Public cloud migration marked a significant technological advancement for businesses across the world by making powerful infrastructure instantly available at limitless scale. The cloud also makes data accessible from anywhere and decreases the need for ongoing hardware maintenance and specialized staff. As more businesses consider moving away from the cloud, it raises an important question – isn’t this a technological step backward?
In many ways, undoubtedly. The key drivers behind this trend include major concerns over data security, changing government regulations and cost economics. While the cloud offers scalability and flexibility, countless high-profile data breaches have made businesses wary of the shared responsibility model, where cloud providers make no promises for the security of the data itself. Without better protections and new operational efficiencies, many enterprises see no option but to bring some workloads back on-premises.
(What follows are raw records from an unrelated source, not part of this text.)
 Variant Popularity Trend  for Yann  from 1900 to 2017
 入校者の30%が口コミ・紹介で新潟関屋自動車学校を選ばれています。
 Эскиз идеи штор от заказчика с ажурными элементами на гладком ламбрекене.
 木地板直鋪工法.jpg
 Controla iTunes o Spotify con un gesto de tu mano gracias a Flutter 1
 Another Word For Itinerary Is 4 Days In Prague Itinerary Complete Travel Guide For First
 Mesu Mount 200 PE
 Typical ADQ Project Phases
With the rise of cyber attacks like ransomware, enterprises have a renewed focus on backup and recovery. The public cloud makes it fast and easy to store a copy of data offsite, isolated from natural disasters or local network intrusions. This increases the chances of retaining a clean copy of data to recover from.
Also, with up to 20% annual growth in enterprise data volume, storing backups in the cloud can be a cost-effective alternative to adding racks and racks of storage appliances.2 Since backup data is rarely accessed, egress fees are relatively minimal. In disaster scenarios, the cost of retrieval is far outweighed by the value of restoring operations quickly.
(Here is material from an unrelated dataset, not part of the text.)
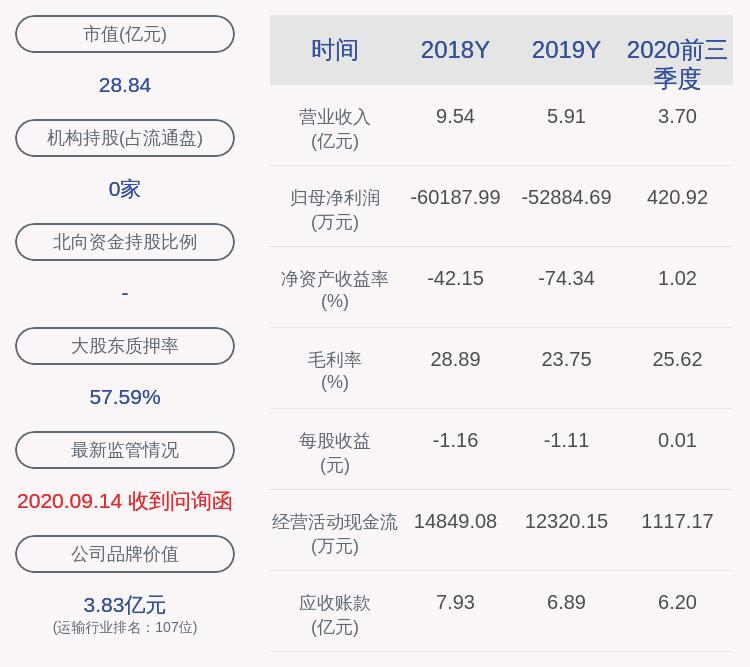 华鹏飞:职工代表监事路晓峰辞职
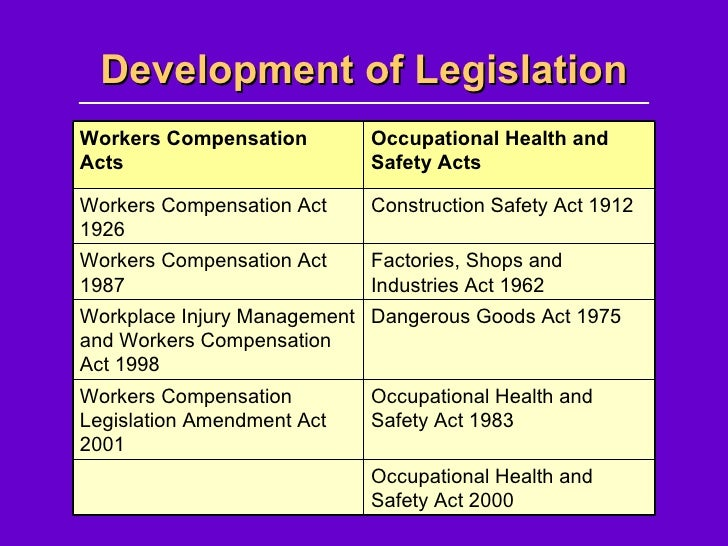 list of health and safety legislation These regulations implement the model work health and safety regulations in the commonwealth jurisdiction and form part of a system of nationally harmonised.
Storing a copy of data offsite in the cloud is a great option – but what if the cloud is breached? The answer is cyberstorage, an emerging trend for protecting sensitive data. Gartner defines cyberstorage as a combination of cybersecurity and data storage that uses active defense measures to secure unstructured data. Emerging technologies, such as a Private Data Harbor, are quickly changing the landscape of how cloud data is protected from ransomware, exfiltration, and accidental misconfiguration. It captures all of the best parts of the public cloud, with the security and control of a private cloud.
The Data Harbor fragments encrypted data and scatters it across multiple cloud providers, so it becomes nearly impossible for anyone other than the rightful owner to reconstruct any meaningful data. By optionally mirroring the fragments, additional security benefits such as self-healing and 100% uptime are possible.
This allows businesses to harness the immense storage and compute power of the public cloud, while ensuring that their data is protected as if it were inside of their own datacenter. In the face of escalating cyber threats that have businesses searching for a way to ‘batten down the hatches,’ the Data Harbor offers a giant leap forward.